HI ~ zhangliyun
Sorry for the late reply. From the meta file you provided(line 1650: "row group
1: RC:1403968 TS:13491534645 OFFSET:4"), there is only one RowGroup in this
file if the meta file is the entire result, so it is normal for this file to be
read and handled by only one Spark task, other tasks should just finished after
reading the footer and performing a RowGroup range filter check. You can
consider controlling `parquet.block.size` when writing the paquet file to make
it has multiple RowGroups, so that it can be parallel read and handled by
multiple Spark tasks.
As for why 80 tasks were started to read files, you can study the logic of the
`org.apache.spark.sql.execution.datasources.FilePartition#maxSplitBytes`,
`maxSplitBytes` is not only determined by `spark.sql.files.maxPartitionBytes`.
Yang Jie
发件人: zhangliyun
日期: 2023年3月24日 星期五 09:09
收件人: Alfie Davidson
抄送: yangjie01 , Spark Dev List
主题: Re:Re: please help the problem of big parquet file can not be splitted to
read
@Yangjie. the meta file is attached. I use "hadoop jar
parquet-tools-1.11.2.jar meta
hdfs://horton/user/yazou/VenInv/shifu_norm_emb_bert/emb_valid_sel_train_sam_1ep.parquet"
to get the info
not sure this is what you mentioned, i did not find row group info the in the
meta file, if my command is wrong , tell me
@Alfie Davidson if like that, everything is reasonable.
At 2023-03-24 04:36:47, "Alfie Davidson" wrote:
I’m pretty sure snappy file is not splittable.
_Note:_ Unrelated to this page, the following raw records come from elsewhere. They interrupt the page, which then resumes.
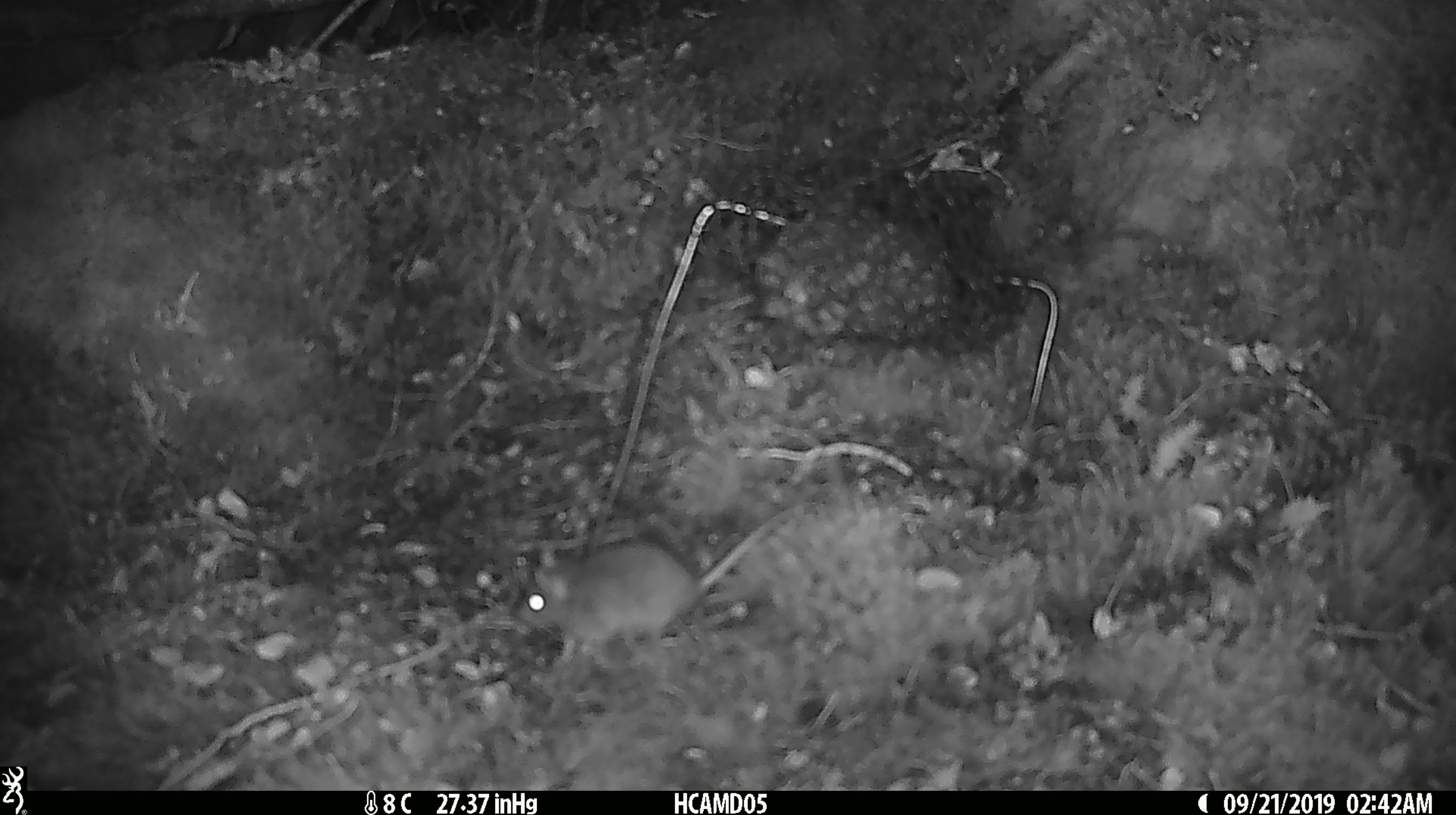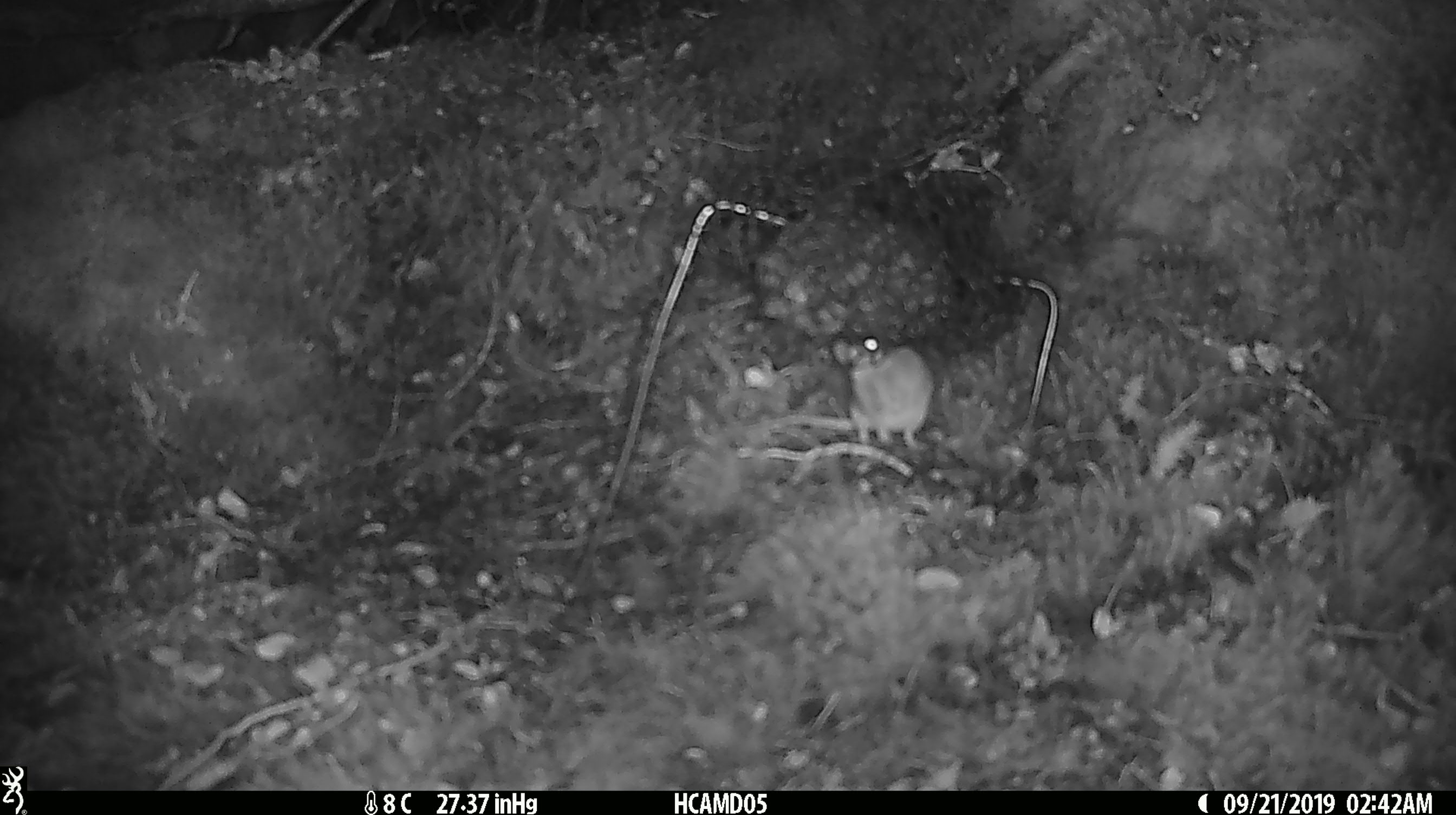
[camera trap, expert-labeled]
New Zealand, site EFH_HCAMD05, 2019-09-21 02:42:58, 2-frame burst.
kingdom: Animalia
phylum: Chordata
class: Mammalia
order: Rodentia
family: Muridae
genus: Mus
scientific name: Mus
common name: mouse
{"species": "mouse (Mus)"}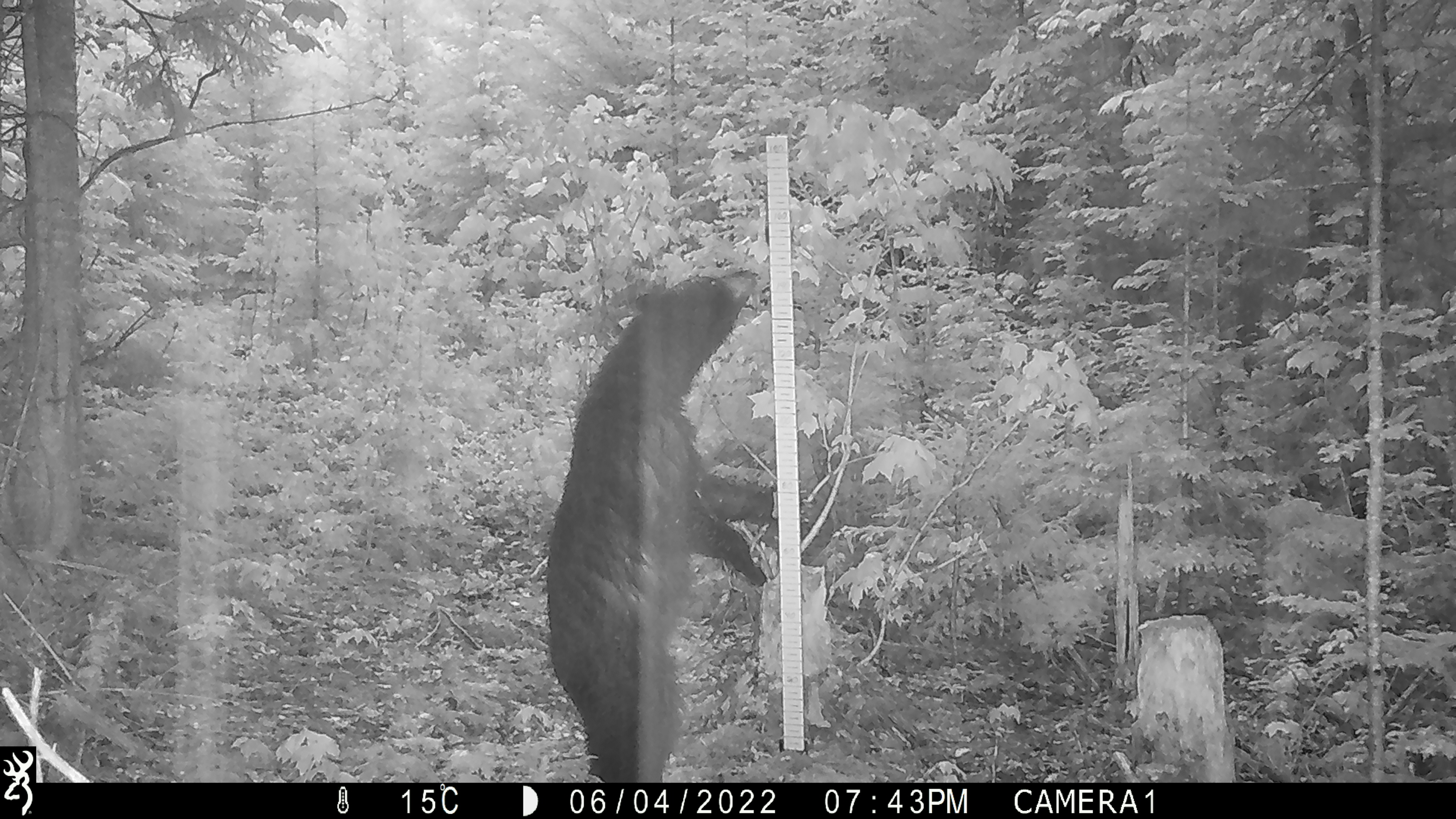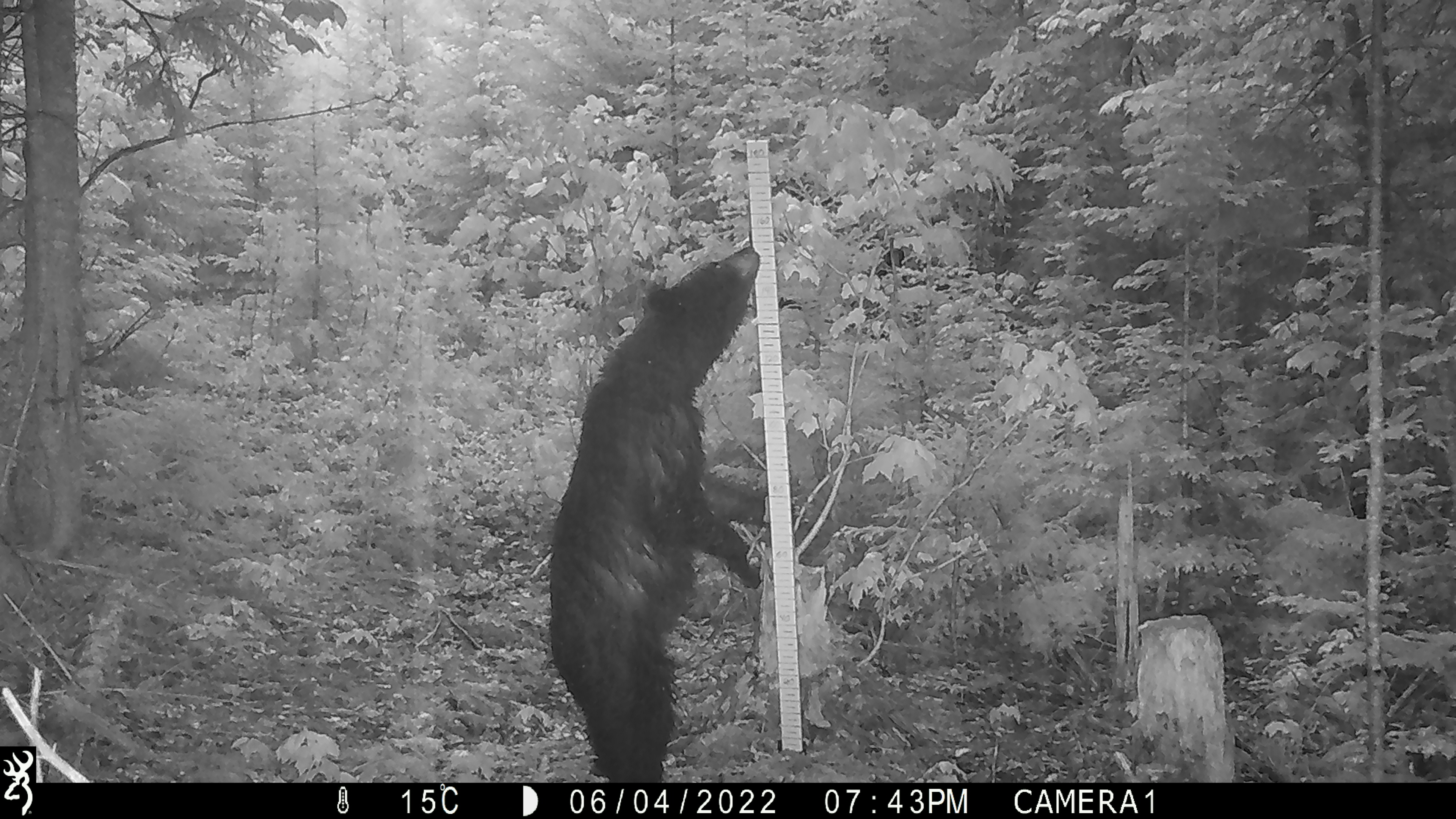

That’s why you have a single
task (and most likely core) reading the 1.9GB snappy file
Sent from my iPhone
On 23 Mar 2023, at 07:36, yangjie01 wrote:
Is there only one RowGroup for this file? You can check this by printing the
file's metadata using the `meta` command of `parquet-cli`.
Yang Jie
发件人: zhangliyun
日期: 2023年3月23日 星期四 15:16
收件人: Spark Dev List
主题: please help the problem of big parquet file can not be splitted to read
hi all
i want to ask a question about how to split the big parquet file when spark
reading , i have a parquet file which is 1.9G. i have set
spark.sql.files.maxPartitionBytes=12800;it start 80 tasks(
80*128M~1.9G) but
it seems every partition is not even. One partition read 1.9G data while others
read only 3M(see attach pic). I have checked the compress codec of the file ,
it is snappy which can be splittable
hadoop jar parquet-tools-1.11.2.jar head
hdfs://horton/user/yazou/VenInv/shifu_norm_emb_bert/emb_valid_sel_train_sam_1ep.parquet
23/03/22 20:41:56 INFO hadoop.InternalParquetRecordReader: RecordReader
initialized will read a total of 368273 records.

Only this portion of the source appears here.